Observation: Isaac had grown old, feeble, and blind. Knowing death was near, he told his oldest son Esau that he would grant him the traditional eldest’s blessing as soon as Esau returned with a savory meal of wild game for Isaac to eat. When Esau departed, eavesdropping Rebekah called her favorite son Jacob and counseled him to deceive her husband so Jacob might receive Esau’s blessing. Jacob was reluctant, not for integrity’s sake, but fearing instead that he might be discovered and thus cursed rather than blessed. But his mother said, “My son, let the curse fall on me.”

Application: Isaac’s was a household of broken hearts and interpersonal conflict. Esau had years earlier shown himself to be godless by trading his birthright for one bellyful of food. Isaac and Rebekah each had their favorite son, thus laying the groundwork for deception at the end of Isaac’s life. Blessing and birthright always accompanied birth order; they were granted to the firstborn without regard to character or merit. The firstborn was to be blessed. He was the one to receive the family’s wealth, the one to carry the blessing of covenant into the future. 

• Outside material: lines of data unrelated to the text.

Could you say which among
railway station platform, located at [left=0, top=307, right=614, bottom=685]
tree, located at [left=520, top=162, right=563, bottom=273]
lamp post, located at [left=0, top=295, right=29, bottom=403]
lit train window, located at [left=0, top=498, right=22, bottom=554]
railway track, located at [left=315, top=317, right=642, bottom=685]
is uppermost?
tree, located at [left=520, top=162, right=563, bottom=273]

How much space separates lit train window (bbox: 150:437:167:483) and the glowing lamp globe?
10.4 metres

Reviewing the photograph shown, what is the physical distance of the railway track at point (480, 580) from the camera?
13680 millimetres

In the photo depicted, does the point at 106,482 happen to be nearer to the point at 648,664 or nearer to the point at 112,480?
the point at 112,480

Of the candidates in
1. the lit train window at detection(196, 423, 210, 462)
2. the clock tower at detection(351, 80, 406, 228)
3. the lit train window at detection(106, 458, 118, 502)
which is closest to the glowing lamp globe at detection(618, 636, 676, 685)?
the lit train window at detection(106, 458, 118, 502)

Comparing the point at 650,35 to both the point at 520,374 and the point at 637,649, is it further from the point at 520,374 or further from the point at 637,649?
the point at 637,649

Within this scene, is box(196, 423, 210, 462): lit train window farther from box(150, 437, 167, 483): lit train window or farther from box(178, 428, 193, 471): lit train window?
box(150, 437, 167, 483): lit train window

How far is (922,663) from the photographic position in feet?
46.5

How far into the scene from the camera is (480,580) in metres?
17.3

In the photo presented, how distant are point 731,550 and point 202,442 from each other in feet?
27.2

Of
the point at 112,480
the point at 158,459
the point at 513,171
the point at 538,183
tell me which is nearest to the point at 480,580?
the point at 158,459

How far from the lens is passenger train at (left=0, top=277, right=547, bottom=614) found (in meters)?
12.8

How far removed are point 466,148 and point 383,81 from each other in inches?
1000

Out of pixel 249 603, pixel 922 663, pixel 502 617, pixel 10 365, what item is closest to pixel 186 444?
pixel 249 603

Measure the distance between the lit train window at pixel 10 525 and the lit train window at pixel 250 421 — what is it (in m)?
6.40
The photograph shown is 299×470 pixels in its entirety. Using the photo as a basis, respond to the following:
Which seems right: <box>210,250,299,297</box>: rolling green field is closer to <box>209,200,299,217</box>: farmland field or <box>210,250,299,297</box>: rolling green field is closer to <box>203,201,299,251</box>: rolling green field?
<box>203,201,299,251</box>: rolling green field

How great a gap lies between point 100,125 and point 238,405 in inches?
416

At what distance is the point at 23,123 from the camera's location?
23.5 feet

Rebekah’s cunning statement arrests me in my tracks: “Let the curse fall on me.”  Rebekah, loving her son, was prepared to take Jacob’s deserved wrath upon herself if it came to that. Have I not sat by the bedside of a suffering loved one and said, “If I could take your pain, your illness upon myself, I would; I would bear this for you if I could”?  In Rebekah’s statement is the anguished cry of every wife, every husband, every mother and father desperate to grant relief by any means possible, including a substitutionary transference onto themselves of a loved one’s fever and cold sweats. 

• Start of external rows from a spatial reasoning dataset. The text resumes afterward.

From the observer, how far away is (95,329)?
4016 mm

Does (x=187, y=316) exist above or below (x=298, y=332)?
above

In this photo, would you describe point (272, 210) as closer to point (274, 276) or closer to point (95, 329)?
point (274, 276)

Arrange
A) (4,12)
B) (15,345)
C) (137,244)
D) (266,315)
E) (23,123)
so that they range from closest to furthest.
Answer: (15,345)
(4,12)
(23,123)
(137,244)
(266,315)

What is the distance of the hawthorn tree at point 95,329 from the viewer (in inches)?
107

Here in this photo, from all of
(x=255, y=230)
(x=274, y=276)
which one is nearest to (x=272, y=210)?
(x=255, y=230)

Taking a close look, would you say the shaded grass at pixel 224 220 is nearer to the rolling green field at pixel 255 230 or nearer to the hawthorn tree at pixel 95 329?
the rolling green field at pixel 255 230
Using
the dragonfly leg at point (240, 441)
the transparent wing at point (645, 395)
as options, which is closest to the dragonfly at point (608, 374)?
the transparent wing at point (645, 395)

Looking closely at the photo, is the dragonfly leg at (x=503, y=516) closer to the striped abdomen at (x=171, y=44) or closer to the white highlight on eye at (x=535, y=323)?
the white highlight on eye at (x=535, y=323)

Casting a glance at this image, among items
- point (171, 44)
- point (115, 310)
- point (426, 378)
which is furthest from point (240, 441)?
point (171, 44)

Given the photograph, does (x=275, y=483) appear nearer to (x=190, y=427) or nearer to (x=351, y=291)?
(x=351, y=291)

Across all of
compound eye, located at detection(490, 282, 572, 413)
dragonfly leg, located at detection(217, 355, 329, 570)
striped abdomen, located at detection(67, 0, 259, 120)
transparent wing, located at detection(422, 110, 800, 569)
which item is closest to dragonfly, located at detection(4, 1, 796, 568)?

In Rebekah’s statement I hear a faint echo of a moment in time when heaven no longer remained silent, when God Himself said, “Let your curse fall on Me.” And this Father has the power, the authority to pull it off; the substitutionary transference will indeed be complete. God went to the cross, taking upon Himself my deserved punishment, my curse. Where Rebekah and I are powerless to bring relief, my heavenly Father has all power to settle things once and for all.  His substitution for me does what I am helpless to do on my own. What a stunning offer: not one too good to be true, but one that is good precisely because it is true. His sacrifice contains both blessing and birthright. Once accepted, I become His firstborn, made available without regard for my merit. 

Prayer: Father God, what an amazing thing it is to consider what You have done for me. Thank You for taking my curse upon Yourself. How I love You!